The current largely adopted view on dark matter implies that it's mostly made of Weakly Interacting Massive Particles (WIMPs). Although these are theoretical massive particles that scarcely interact with regular matter, making them very hard to detect, a huge effort has been made to discover them, on a global scale. Those of you who have read some of our articles may already know that we have written a lot on this topic, either extensively or tangentially. But, as a new study suggests, what if this effort was wrong from the beginning?

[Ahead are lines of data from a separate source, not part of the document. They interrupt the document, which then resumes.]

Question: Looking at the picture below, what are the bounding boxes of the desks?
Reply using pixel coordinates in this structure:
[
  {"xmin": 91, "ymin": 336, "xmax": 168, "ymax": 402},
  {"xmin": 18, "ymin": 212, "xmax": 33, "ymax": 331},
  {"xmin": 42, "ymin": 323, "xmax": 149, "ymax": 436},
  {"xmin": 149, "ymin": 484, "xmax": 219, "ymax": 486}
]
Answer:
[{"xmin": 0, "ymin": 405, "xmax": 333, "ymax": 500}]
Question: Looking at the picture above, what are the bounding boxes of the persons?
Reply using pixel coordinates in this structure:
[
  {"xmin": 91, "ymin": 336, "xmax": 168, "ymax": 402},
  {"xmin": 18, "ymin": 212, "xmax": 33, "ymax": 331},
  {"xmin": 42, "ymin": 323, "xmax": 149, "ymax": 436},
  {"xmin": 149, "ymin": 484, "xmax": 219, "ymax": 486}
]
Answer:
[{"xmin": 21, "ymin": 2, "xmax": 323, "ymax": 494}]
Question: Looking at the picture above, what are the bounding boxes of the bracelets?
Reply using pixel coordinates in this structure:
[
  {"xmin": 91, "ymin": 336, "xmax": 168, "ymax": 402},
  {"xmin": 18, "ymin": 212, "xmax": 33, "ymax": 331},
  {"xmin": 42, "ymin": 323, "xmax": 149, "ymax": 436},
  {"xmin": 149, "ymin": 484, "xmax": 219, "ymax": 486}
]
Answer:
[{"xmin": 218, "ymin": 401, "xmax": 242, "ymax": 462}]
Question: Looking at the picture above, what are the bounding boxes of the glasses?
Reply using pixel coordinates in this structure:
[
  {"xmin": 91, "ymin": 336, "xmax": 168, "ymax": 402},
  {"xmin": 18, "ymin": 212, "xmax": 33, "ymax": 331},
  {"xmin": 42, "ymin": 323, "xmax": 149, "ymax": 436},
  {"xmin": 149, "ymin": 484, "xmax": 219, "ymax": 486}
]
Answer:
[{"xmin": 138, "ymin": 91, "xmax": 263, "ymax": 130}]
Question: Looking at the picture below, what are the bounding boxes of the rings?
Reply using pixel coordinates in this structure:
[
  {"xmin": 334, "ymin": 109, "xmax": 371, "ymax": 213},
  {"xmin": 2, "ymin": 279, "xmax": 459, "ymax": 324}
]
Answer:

Two US scientists, Jonathan Feng, a physicist at the University of California, Irvine, and co-author Jason Kumar, from the University of Hawaii, published a paper named "Dark-Matter Particles without Weak-Scale Masses or Weak Interactions," which brought the issue of dark matter back on the table. What if, they say, it's not made (so much) of WIMPs? Since it's so hard to detect, it's also very difficult to study, and we have little evidence to what it really is. But there are many other theories related to its structural particles, equally valid, that don't imply WIMPs, which have not been taken into consideration.

 

The authors indicate that the phenomena generated by dark matter also apply if WIMPs are theoretically replaced with different, more weakly- or strongly-interacting particles. "WIMPs are a very specific example of dark matter, but there is a broader class of particles," explained Feng, cited by Universe Today. "We found that some of the models also predicted the right amount of dark matter for the universe, but with dark matter that was much more strongly or weakly interacting than WIMPs. We are wondering if almost-exclusive attention for WIMPs is really warranted."

 

There's evidence provided by studies that some types of strongly-interacting particles are constantly annihilated, releasing high-energy photons, largely observed across the universe, and Feng has a lot of confidence that further research in this direction could yield important clues on what dark matter is really formed of. Besides, WIMP-less dark matter opens doors to very interesting – and equally possible – theories.

 

"There are theories that there is a shadow world behind ours. It is a mirror world that is like ours, but doesn’t interact with ours," shared Feng. "With WIMP dark matter, that possibility is remote. WIMP-less dark matter requires new forces that we don’t really know much about. If you could have evidence of this type of dark matter, it might be a hint that this shadow world exists."